Tout compte fait, ce retard dans la signature des décrets et arrêtés entache les efforts du gouvernement et semble donner un goût d’inachevé à toutes les mesures réglementaires et légales relatives au handicap. Il appartient donc aux personnes handicapées de comprendre que c’est à elles seules que revient la lourde responsabilité de rappeler à l’Etat ses engagements et de mettre en œuvre tous les moyens légaux pour amener les autorités à élaborer et publier ces textes.
La Fédération sénégalaise des associations de personnes handicapées (Fsaph), en tant qu’instance faîtière des associations de personnes en situation de handicap, essaie de s’évertuer à cette tâche depuis sa création en 1997. Elle est dotée aujourd’hui de ressources humaines et de l’expertise nécessaires, à même d’assurer le suivi de la mise en œuvre de toutes ces réformes. Il suffit juste au gouvernement de faire preuve de bonne volonté et de lui prêter une oreille attentive en vue de faire bouger les lignes.

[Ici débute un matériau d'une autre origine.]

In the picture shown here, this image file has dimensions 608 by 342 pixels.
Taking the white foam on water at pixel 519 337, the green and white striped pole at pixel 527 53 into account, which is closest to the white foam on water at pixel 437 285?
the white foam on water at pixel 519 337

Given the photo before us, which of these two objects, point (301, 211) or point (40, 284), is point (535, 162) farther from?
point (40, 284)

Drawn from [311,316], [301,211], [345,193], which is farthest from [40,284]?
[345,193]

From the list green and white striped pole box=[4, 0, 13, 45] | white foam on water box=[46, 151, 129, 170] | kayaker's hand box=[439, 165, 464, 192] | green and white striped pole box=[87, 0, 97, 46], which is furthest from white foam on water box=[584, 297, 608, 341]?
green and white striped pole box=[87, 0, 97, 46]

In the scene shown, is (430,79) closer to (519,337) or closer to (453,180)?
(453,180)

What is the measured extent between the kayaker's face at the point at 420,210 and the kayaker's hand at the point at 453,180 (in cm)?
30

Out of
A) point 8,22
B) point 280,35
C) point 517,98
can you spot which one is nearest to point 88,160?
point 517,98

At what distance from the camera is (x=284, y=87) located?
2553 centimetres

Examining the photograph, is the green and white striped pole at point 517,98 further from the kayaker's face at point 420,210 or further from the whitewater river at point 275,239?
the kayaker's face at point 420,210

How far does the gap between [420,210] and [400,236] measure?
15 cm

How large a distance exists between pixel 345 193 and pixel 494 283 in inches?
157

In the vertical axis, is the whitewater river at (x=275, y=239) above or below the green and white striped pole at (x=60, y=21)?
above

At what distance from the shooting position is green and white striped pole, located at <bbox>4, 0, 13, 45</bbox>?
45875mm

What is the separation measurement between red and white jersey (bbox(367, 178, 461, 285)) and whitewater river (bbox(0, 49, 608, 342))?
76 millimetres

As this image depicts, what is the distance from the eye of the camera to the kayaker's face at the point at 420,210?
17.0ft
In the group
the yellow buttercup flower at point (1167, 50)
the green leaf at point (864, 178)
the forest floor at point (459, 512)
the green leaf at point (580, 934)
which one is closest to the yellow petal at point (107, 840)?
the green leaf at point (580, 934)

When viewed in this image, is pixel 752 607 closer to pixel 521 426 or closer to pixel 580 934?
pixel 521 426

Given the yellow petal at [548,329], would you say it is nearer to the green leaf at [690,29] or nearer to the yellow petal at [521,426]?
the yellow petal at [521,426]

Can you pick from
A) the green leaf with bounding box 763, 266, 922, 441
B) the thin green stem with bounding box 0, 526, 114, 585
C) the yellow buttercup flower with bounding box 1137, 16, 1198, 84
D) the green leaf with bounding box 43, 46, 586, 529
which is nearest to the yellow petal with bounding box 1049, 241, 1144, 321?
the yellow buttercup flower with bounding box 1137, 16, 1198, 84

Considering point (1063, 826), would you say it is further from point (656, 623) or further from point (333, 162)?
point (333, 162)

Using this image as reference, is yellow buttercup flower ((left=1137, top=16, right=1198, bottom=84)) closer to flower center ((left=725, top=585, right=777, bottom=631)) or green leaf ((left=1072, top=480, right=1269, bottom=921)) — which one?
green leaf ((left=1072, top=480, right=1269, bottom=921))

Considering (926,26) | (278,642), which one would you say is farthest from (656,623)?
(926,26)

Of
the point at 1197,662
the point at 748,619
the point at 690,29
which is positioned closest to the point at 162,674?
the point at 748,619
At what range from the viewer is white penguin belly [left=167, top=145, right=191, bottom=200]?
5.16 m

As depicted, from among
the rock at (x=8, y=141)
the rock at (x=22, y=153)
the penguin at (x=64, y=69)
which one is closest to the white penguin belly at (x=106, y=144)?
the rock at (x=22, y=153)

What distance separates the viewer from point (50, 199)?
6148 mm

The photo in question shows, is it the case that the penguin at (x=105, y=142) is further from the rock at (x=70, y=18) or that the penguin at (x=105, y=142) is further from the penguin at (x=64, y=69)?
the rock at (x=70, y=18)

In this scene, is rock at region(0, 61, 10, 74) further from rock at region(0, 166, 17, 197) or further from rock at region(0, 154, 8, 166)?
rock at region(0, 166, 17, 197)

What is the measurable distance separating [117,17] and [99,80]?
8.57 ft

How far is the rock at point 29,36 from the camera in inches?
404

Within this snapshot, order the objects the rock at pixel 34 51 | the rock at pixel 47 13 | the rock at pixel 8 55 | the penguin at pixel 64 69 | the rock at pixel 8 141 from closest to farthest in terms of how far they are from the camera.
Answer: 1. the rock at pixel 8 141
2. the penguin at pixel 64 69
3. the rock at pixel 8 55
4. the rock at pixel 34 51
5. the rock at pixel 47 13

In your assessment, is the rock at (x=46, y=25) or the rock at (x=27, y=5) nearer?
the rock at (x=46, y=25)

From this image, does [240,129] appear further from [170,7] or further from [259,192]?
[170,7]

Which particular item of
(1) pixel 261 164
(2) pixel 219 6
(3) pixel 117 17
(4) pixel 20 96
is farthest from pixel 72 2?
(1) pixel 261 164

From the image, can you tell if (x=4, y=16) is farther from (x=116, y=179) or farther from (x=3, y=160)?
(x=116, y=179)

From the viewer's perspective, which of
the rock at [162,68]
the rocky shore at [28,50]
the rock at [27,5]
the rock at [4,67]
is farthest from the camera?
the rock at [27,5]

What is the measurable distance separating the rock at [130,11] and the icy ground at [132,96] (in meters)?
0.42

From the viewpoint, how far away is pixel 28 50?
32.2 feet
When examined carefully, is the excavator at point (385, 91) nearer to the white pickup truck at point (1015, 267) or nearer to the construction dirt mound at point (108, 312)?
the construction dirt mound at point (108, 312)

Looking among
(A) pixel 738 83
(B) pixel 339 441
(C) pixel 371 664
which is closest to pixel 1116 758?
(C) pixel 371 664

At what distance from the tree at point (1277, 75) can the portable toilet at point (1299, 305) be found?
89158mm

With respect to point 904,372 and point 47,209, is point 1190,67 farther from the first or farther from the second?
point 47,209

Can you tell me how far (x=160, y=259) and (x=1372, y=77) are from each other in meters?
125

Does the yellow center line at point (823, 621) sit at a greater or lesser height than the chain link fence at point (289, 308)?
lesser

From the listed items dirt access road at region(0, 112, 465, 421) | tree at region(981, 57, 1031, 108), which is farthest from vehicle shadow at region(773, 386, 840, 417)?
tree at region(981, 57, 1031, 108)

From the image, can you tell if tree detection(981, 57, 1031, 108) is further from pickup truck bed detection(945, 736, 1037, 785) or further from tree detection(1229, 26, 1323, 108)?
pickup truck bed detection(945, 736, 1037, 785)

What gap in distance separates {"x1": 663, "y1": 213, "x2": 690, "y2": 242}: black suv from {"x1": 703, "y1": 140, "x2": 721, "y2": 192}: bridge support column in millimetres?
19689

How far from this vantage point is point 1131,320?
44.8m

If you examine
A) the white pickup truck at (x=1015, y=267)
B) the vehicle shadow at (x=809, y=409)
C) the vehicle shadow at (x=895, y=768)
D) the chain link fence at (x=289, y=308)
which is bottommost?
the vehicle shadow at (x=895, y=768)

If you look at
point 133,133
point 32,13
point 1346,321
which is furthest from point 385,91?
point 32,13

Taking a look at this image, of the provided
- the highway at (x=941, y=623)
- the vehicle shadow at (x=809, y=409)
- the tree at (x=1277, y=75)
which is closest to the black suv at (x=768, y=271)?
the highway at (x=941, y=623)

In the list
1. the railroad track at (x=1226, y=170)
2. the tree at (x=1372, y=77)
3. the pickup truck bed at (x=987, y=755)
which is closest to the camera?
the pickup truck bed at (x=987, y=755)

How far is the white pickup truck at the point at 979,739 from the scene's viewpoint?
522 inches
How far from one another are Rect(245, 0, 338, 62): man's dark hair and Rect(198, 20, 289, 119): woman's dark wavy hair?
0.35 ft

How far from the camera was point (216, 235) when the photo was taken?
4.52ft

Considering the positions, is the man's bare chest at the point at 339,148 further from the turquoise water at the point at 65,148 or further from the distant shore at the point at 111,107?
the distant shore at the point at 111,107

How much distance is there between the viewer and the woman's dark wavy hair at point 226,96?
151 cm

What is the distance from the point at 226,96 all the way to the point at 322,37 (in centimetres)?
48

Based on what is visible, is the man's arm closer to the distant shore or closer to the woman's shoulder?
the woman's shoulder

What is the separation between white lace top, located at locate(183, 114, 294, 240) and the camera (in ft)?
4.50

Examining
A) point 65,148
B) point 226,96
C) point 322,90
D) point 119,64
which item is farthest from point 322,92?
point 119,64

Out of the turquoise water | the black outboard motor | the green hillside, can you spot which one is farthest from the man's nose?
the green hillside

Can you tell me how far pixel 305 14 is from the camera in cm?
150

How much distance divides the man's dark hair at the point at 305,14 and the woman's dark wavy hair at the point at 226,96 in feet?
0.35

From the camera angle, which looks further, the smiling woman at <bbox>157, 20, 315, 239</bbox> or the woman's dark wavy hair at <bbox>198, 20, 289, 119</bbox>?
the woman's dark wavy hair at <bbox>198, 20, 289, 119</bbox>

Pour cela, il faut commencer par identifier dès maintenant la place que ladite Loi d’orientation sociale occupe dans le nouvel agenda législatif et réglementaire du gouvernement qui comprend, à ce jour, l’élaboration de 83 projets de lois, 294 projets de décrets et 110 projets d’arrêtés. Mais, qu’en est-il des 12 projets de textes restant pour l’effectivité totale des services et avantages octroyés aux personnes handicapées par ladite loi. Ont-ils été intégrés dans l’agenda ?
C’est peu probable, à notre avis, dans la mesure où la plupart est constitué d’arrêtés interministériels, pour l’adoption desquels il est indispensable de tenir des rencontres entre les ministères concernés. Des rencontres que ce nouveau gouvernement n’a certainement pas eu le temps d’organiser. C’est donc le moment de le lui rappeler et de veiller à ce que toute la panoplie de mesures prévues par la loi en vue d’améliorer les conditions de vie des personnes en situation de handicap soit effective.
La mise en œuvre des politiques sociales, notamment celles relatives à l’inclusion des personnes handicapées, relève plus de la volonté politique que de problèmes de conception ou encore d’expertise qui, aujourd’hui, sont tous résolus. En effet, tous les instruments juridiques, à l’image de la Loi d’orientation, et toutes les informations nécessaires pour la prise en charge du handicap dans toutes les politiques sont aujourd’hui disponibles. Les dernières en date se trouvent dans les résultats du cinquième Recensement général de la population et de l’habitat (Rgph-5). Selon le rapport du Rgph-5 2023, le taux de prévalence du handicap est évalué à 7, 3% au Sénégal. Il est en légère hausse par rapport à 2013 où il était ressorti à 5,9%, ce qui signifie que 73 Sénégalais sur 1000 souffrent d’un handicap. L’analyse de la prévalence du handicap dans diverses catégories socio-professionnelles a permis de cerner les caractéristiques socio-économiques et culturelles de ce groupe vulnérable. Les informations issues du recensement appellent à une attention particulière dans la prise en charge des personnes vivant avec un handicap dans les questions liées notamment à l’employabilité, à l’emploi, à l’éducation, à la formation et à la santé.
Ainsi, avec cette nouvelle orientation du Premier ministre, nous osons espérer que sous peu, les lignes vont enfin bouger afin de faire du handicap un critère qualité pour le développement.